_Excerpt to read_
Results 1 to 8 of 8
  1. #1
    Join Date
    Sep 2008
    Posts
    11

    Unanswered: Need to update columns with values from other tables

    Here is the situation:
    There is a process that receives a file from a vendor , formats the data and loads it to EMPL table.
    EMPL table contains among others Zip_cd and Zip_loc columns and Dept_cd and Dept_name columns.
    Zip_cd and Zip_loc columns are related and only value of Zip_cd is supplied on the file. There is separate LOCATION table that contains a City for every zip code.
    Same is for Dept_cd and Dept_name. Only Dept_cd is on the input file and there is a separate DEPARTMENT table that contains department name for each department code.

    So my assigment is to populate the Zip_loc and and Dept_name columns with values from associated LOCATION and DEPARTMENT tables.

    EMPL

    Empl_num
    Empl_name
    ......
    ......
    Dept_cd (value is supplied)
    Dept_name (value has to be taken from DEPARTMENT table)
    .......
    Zip_cd (value is supplied)
    Zip_loc (value has to be taken from LOCATION table)


    DEPARTMENT

    Dept_cd
    Dept_name

    ZIP

    ZIP_cd
    ZIP_loc


    What is the best way to approach this?

    1. Should I try and create an intermediate file that will be populated with the values from those 2 tables and after that it will be sorted and the EMPL table will be loaded?

    2. Or should I let the existing process alone (let the EMPL table to be created) and after that use a program to update the table and populate the columns?

    The thing is that the rows in EMPL table are in Employer number sequence and all there is no indexes on ZIP_CD or Dept_cd columns. So the update will have to do a table scan anyway so the process won't benefit much from using SQL versus one record at a time processing if I went with #1 and tried to update each record before loading.

    But let's assume I went with #2.

    3. I know how to update one column at a time:

    update EMPL
    set zip_loc = (select zip_loc from LOCATION b
    where b.zip_cd = EMPL.zip_cd)
    where b.zip_cd in (select EMPL.zip_cd from EMPL);

    But each row has two columns to be updated: ZIP_loc and Dept_name.
    Is there a way to do it with one SQL statement?


    4.
    In case there is no associated rows in the LOCATION or DEPARTMENT table , I have to pupulate the zip_loc and dept_name columns with the values of zip_cd and dept_cd.

    Is there a neat way to put this default into SQL? Something similar to COALESCE function?

    Thanks in advance.

  2. #2
    Join Date
    Sep 2004
    Location
    Belgium
    Posts
    1,126
    Quote Originally Posted by Bambuk
    Zip_cd and Zip_loc columns are related and only value of Zip_cd is supplied on the file. There is separate LOCATION table that contains a City for every zip code.
    In this situation, it would be more logical (and more typical) to use a normalised design, viz., remove the Zip_loc column from the table. And make the Zip_cd column a foreign key pointing to the LOCATION table.

_Objective_
Translate this sentence from the forum thread into Spanish: "And make the Zip_cd column a foreign key pointing to the LOCATION table." The rows have no role in this exercise.

_Listed entries_
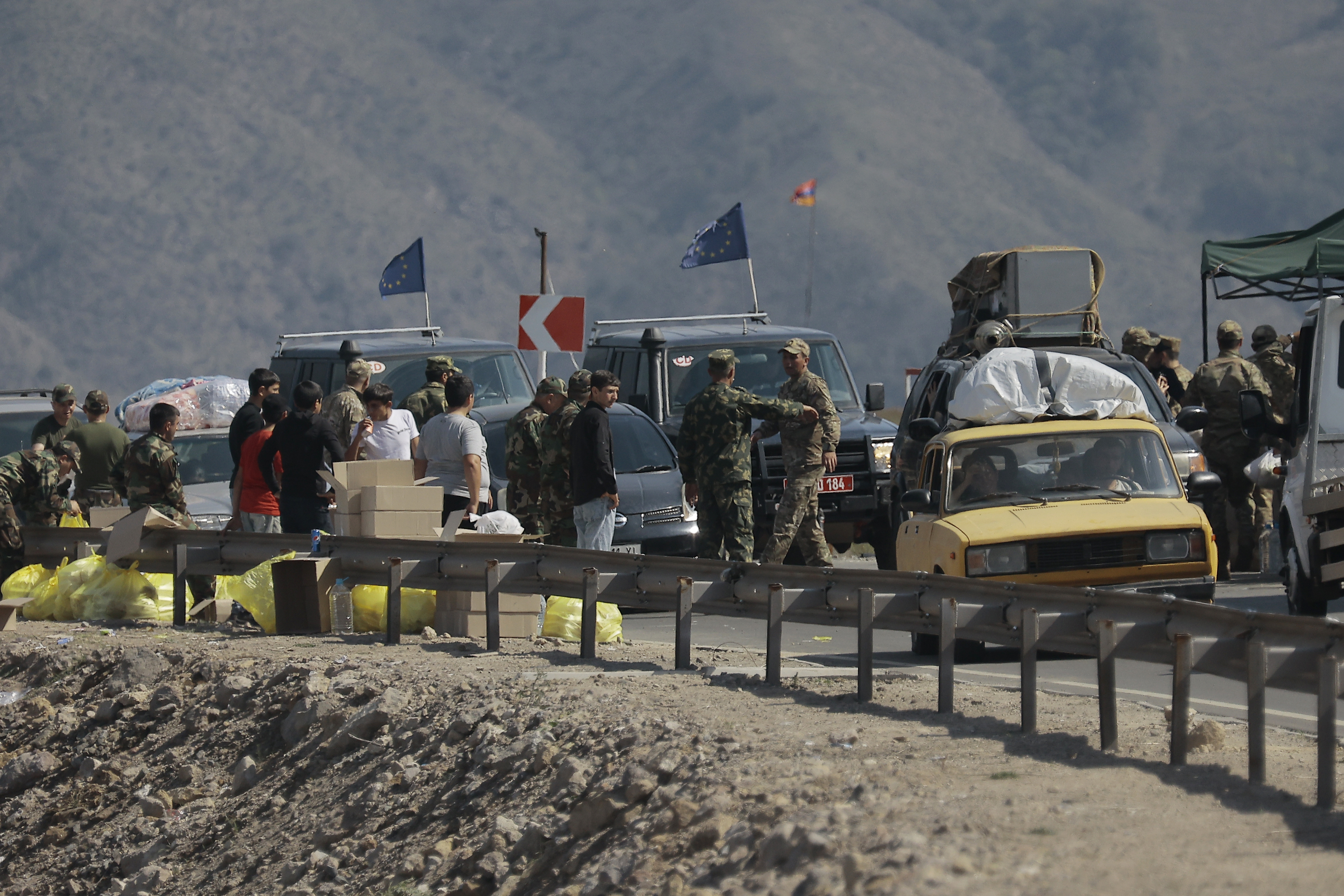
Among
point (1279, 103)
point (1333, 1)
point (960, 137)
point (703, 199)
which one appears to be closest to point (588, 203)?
point (703, 199)

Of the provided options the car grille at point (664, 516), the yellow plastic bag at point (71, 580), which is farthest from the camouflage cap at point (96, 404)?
the car grille at point (664, 516)

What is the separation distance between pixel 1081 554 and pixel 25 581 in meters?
8.00

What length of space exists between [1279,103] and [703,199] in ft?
149

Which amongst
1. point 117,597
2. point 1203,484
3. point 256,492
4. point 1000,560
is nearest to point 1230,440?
point 1203,484

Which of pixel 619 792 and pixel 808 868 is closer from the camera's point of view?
pixel 808 868

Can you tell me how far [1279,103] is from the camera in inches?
4993

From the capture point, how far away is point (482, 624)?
34.3ft

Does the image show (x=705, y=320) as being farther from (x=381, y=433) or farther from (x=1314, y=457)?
(x=1314, y=457)

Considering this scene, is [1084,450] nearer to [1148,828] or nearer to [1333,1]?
[1148,828]

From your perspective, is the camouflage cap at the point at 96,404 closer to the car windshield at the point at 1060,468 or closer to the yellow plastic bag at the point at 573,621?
the yellow plastic bag at the point at 573,621

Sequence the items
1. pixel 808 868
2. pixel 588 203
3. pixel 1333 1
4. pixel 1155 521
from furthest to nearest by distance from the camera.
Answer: pixel 1333 1, pixel 588 203, pixel 1155 521, pixel 808 868

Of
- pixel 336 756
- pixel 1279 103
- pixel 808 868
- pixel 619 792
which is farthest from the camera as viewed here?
pixel 1279 103

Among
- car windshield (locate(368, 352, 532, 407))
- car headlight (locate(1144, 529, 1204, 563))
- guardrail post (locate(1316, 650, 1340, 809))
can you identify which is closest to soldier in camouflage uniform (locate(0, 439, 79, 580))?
car windshield (locate(368, 352, 532, 407))

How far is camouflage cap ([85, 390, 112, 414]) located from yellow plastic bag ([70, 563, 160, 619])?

_Answer to this task_
Y haga que la columna Zip_cd sea una clave foránea que apunte a la tabla LOCATION.